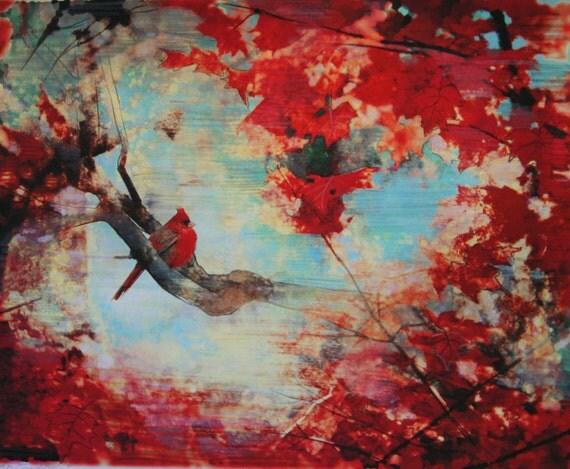 On Sale, Autumn Cardinal, 8x10, art, photography, nature, Cardinal, Fall, fine Art photograph, red decor, Fall decor, aqua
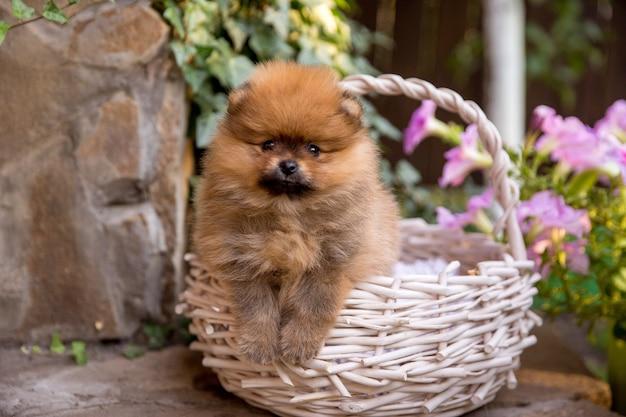 Pequeño cachorro de pomerania. lindo cachorro esponjoso Foto Premium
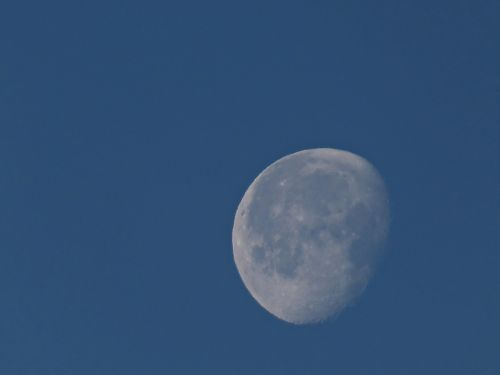 moon daytime moon january moon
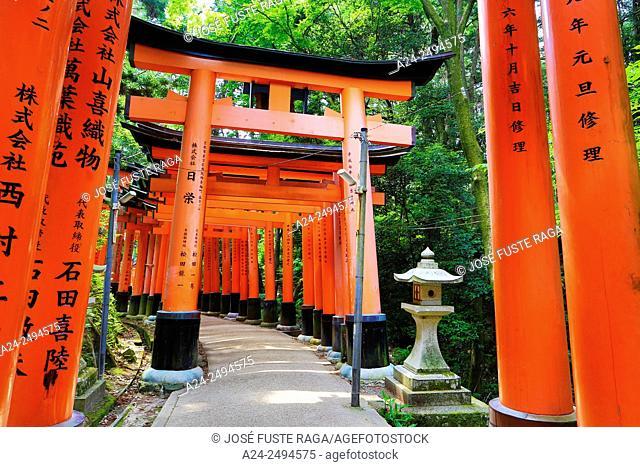 Japan, Kyoto City, Fushimi-Inari Taisha Shrine, Toriies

....

Task details => The pictures should not be reproduced; quote all of the other material exactly.

Written answer =>
 On Sale, Autumn Cardinal, 8x10, art, photography, nature, Cardinal, Fall, fine Art photograph, red decor, Fall decor, aqua
 Pequeño cachorro de pomerania. lindo cachorro esponjoso Foto Premium
 moon daytime moon january moon
 Japan, Kyoto City, Fushimi-Inari Taisha Shrine, Toriies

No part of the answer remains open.